Source data:
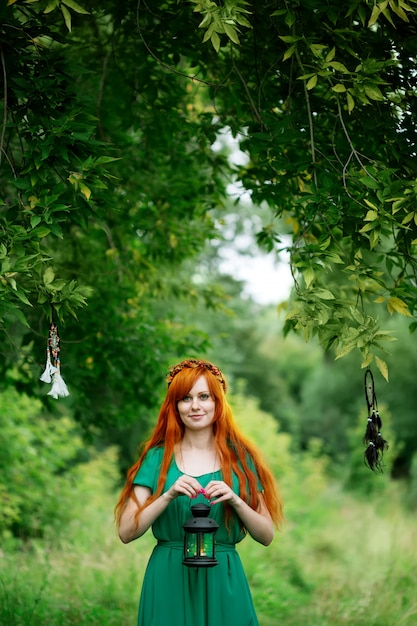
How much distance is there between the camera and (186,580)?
383 centimetres

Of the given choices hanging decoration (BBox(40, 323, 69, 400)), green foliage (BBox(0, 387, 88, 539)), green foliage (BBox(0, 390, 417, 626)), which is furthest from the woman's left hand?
green foliage (BBox(0, 387, 88, 539))

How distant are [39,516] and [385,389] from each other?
10.9m

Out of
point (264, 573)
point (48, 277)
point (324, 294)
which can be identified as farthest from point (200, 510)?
point (264, 573)

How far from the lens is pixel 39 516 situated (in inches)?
404

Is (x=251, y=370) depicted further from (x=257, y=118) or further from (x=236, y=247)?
(x=257, y=118)

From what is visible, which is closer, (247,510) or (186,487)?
(186,487)

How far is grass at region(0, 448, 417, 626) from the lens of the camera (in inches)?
256

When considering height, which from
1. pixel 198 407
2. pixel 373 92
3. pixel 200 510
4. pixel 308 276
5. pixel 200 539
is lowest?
pixel 200 539

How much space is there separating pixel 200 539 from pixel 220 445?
521 millimetres

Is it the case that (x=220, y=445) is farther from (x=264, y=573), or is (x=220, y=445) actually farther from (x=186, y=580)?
(x=264, y=573)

> **TASK PROMPT**:
Write out the material above again, word for word, minus its pictures.

> **CORRECT OUTPUT**:
How much distance is there between the camera and (186,580)?
383 centimetres

Of the given choices hanging decoration (BBox(40, 323, 69, 400)), green foliage (BBox(0, 387, 88, 539)), green foliage (BBox(0, 390, 417, 626)), which is furthest from the woman's left hand?
green foliage (BBox(0, 387, 88, 539))

How distant are [39,516] and [385,389] from each other?
10.9m

Out of
point (264, 573)
point (48, 277)
point (324, 294)
which can be identified as farthest from point (200, 510)?
point (264, 573)

How far from the lens is pixel 39 516 situated (in inches)?
404

Is (x=251, y=370) depicted further from (x=257, y=118) or further from (x=236, y=247)?
(x=257, y=118)

From what is visible, which is closer, (247,510) or (186,487)?
(186,487)

How far is grass at region(0, 448, 417, 626) from the lens of the camera (in inches)?
256

When considering height, which from
1. pixel 198 407
2. pixel 373 92
3. pixel 200 510
4. pixel 308 276
5. pixel 200 539
is lowest?
pixel 200 539

How much space is there separating pixel 200 539 from pixel 220 445?
521 millimetres

Is it the case that (x=220, y=445) is farther from (x=264, y=573), or is (x=220, y=445) actually farther from (x=186, y=580)?
(x=264, y=573)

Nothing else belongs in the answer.